Die einzige Frage ist: Welche Geburtswehen stehen uns noch bevor?

Je mehr wir an unseren Gewohnheiten festhalten, desto stärker werden die Wehen sein. Das führt uns Hazrat Inayat Khan eindringlich vor Augen. Unsere Aufgabe ist es, das Alte loszulassen, damit das Neue eine Chance hat.

Und wenn dann die Knospe aufgeht, wird sichtbar, was man bei der Heranbildung der Blätter noch nicht erkennen konnte: Die Blüte zeigt eine noch nie da gewesene Schönheit.

Diese Brennnesselblüte formt ein Kreuz.
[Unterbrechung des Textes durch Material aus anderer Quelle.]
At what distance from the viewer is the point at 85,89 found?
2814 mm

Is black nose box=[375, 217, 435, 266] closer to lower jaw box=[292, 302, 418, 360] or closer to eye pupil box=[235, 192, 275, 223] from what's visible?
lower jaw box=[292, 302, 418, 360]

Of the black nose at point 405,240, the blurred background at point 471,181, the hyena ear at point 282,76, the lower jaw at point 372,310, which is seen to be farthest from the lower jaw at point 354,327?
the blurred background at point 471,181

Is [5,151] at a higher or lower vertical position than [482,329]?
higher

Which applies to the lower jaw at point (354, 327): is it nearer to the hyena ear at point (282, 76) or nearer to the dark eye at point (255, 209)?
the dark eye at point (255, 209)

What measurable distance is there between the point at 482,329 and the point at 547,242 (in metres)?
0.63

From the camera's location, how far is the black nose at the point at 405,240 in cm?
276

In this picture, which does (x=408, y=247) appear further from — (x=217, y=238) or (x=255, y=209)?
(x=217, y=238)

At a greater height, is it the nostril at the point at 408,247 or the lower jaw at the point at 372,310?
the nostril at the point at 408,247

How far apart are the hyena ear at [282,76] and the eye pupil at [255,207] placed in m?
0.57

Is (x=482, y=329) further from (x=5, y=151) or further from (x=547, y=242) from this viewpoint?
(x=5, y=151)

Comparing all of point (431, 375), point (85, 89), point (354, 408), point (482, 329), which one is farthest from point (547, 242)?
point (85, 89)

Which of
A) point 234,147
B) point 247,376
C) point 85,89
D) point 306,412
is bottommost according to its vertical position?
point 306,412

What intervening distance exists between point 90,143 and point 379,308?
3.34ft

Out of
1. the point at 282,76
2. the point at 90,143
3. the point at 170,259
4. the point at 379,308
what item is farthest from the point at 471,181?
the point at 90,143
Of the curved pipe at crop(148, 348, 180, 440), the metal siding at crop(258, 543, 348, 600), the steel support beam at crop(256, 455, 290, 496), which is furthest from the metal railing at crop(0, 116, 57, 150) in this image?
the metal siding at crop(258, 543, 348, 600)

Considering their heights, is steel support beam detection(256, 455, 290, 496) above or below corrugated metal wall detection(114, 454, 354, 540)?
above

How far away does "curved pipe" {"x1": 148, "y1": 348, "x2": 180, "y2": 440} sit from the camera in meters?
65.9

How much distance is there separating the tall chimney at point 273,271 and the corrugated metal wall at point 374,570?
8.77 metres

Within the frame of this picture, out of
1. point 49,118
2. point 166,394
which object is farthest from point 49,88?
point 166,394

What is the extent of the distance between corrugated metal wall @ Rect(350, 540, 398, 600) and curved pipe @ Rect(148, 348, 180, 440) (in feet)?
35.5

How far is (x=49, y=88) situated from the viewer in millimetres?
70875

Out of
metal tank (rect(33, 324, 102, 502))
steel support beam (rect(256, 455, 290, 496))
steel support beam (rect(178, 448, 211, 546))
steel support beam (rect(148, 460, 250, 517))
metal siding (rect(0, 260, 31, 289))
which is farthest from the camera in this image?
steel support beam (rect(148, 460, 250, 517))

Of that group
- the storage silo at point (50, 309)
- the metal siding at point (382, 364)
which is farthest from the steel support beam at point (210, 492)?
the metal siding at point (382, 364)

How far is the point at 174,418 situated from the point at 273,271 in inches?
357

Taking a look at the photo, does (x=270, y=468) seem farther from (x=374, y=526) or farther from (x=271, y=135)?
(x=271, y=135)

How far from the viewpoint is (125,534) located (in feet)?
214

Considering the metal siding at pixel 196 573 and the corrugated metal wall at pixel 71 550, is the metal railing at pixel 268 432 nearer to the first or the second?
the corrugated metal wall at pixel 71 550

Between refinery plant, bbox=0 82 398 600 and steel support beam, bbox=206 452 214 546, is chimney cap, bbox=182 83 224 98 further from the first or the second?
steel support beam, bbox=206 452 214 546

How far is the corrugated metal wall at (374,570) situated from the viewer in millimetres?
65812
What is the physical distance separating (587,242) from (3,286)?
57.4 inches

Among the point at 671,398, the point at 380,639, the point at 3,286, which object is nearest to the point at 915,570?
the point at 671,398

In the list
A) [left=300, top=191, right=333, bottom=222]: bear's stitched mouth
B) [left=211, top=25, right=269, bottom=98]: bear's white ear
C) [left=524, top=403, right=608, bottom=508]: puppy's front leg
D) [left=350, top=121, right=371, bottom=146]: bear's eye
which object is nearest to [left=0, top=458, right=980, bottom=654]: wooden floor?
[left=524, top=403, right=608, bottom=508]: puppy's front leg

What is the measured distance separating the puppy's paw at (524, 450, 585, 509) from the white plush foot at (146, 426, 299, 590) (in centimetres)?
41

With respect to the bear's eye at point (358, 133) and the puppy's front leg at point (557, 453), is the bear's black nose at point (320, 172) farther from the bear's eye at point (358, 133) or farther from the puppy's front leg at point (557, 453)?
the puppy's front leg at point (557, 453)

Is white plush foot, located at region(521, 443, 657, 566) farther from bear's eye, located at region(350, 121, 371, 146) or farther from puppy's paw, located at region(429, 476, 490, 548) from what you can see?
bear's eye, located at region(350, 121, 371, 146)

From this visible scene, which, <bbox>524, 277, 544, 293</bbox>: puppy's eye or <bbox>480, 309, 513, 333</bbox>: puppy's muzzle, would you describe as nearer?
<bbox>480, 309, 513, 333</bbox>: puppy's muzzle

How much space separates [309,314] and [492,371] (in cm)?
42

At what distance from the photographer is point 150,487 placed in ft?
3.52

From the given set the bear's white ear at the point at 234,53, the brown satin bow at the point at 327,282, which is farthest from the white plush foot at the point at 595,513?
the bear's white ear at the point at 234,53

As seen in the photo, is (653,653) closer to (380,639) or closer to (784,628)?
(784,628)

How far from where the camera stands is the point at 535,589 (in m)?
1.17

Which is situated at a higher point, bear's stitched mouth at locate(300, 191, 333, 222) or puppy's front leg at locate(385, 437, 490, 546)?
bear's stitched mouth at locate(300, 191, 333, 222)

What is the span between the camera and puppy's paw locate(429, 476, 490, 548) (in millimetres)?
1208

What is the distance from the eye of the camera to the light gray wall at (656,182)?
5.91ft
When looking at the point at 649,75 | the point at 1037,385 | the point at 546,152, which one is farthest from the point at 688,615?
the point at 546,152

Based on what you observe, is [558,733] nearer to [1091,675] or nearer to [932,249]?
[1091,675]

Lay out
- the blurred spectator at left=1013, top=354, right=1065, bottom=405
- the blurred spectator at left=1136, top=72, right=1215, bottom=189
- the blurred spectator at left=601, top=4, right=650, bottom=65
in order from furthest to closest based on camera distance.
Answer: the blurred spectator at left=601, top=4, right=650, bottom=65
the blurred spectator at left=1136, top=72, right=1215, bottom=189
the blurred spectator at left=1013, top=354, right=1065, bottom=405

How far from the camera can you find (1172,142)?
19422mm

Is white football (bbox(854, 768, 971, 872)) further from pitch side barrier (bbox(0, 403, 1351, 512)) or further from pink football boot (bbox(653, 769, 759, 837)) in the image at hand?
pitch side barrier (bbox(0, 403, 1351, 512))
Es hat in sich die horizontale und die vertikale Ebene, bzw. die vier Himmelsrichtungen, vereint.

Es gibt auch Blüten mit drei, fünf, sechs oder acht Richtungen.

Wir können sehen, wie die Dualität, die die Basis die Pflanzenwachstums ist, in einer neuen Qualität auftritt. Man könnte meinen, dass in der Blüte alle Richtungen, die die Pflanze in der früheren Phase der Bildung der Blätter eingeschlagen hatte, in einer einzigen Gestalt zusammen kommen. Was zunächst wild nach außen strebte, wird jetzt wie in einem Mandala vereinigt.

Hazrat Inayat Khan: „Jedes Lebewesen will sich hörbar und erkennbar machen; es will kommunizieren, und dazu versucht es Jahre lang , aus den Mauern seines Gefängnisses auszubrechen.”

In der Blüte gelingt es uns, die Schönheit, die in der Tiefe in uns verborgen ist, zum Vorschein zu bringen.

Die Rose kann entstehen, wenn die Pflanze durch eine „Kreuzigung” ihrer alten Daseinsweise hindurch geht.

Sufis haben durch alle Jahrhunderte hin Rosen geliebt. Hafis, Saadi und auch Hazrat Inayat Khan haben Bücher verfasst mit Titeln wie In einem östlichen Rosengarten.

Von daher möchte ich mich, wenn Sie mir das erlauben, ebenfalls gern als Rosenkreuzer bezeichnen.